Collected data:
>> Begin

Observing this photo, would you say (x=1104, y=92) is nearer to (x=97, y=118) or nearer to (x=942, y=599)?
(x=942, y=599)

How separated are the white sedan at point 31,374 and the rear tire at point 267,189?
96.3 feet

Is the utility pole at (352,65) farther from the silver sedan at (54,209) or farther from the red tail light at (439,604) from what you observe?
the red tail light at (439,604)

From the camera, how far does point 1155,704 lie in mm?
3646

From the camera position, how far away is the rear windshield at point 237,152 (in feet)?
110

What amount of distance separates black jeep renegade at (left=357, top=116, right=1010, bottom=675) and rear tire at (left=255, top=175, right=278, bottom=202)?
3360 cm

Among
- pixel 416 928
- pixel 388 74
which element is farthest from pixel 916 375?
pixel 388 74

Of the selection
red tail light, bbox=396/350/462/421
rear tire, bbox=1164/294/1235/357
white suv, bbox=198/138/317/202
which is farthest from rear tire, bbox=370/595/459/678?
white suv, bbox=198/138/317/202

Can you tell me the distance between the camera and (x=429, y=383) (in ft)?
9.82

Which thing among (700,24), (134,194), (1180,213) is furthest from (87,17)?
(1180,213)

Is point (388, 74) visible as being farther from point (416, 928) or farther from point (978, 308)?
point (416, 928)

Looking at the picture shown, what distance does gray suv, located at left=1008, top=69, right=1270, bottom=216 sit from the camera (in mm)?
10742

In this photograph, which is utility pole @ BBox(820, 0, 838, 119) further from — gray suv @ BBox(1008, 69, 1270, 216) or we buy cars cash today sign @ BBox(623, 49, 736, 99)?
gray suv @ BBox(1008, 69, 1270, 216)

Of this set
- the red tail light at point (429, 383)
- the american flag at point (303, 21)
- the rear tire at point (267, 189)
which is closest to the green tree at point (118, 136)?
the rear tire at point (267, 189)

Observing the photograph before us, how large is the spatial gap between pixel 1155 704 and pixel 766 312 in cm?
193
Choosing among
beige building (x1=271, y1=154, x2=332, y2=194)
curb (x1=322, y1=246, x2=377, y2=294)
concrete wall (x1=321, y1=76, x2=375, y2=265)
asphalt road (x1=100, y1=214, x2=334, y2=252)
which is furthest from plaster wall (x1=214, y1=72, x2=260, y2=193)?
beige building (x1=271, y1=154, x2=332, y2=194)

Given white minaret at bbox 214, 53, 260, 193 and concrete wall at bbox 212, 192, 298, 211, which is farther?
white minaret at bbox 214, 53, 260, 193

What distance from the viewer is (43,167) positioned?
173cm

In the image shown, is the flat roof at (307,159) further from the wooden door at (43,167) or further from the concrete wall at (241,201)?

>> End

Exercise objective: Take the line that contains "In this photograph, which" and each line after it down to the last of the records, and retype them exactly; add nothing else.

Final answer:
In this photograph, which is utility pole @ BBox(820, 0, 838, 119) further from — gray suv @ BBox(1008, 69, 1270, 216) or we buy cars cash today sign @ BBox(623, 49, 736, 99)?
gray suv @ BBox(1008, 69, 1270, 216)

Of this set
- the red tail light at point (429, 383)
- the american flag at point (303, 21)
- the rear tire at point (267, 189)
which is closest to the green tree at point (118, 136)?
the rear tire at point (267, 189)

Observing the photograph before us, how large is the spatial gap between pixel 1155 704 and pixel 766 312 in cm?
193
Choosing among
beige building (x1=271, y1=154, x2=332, y2=194)
curb (x1=322, y1=246, x2=377, y2=294)
concrete wall (x1=321, y1=76, x2=375, y2=265)
asphalt road (x1=100, y1=214, x2=334, y2=252)
which is furthest from plaster wall (x1=214, y1=72, x2=260, y2=193)?
beige building (x1=271, y1=154, x2=332, y2=194)

Given white minaret at bbox 214, 53, 260, 193 and concrete wall at bbox 212, 192, 298, 211, which is farther?
white minaret at bbox 214, 53, 260, 193

What distance from the viewer is (43,167) positioned?
173cm

In the image shown, is the flat roof at (307,159) further from the wooden door at (43,167) or further from the concrete wall at (241,201)?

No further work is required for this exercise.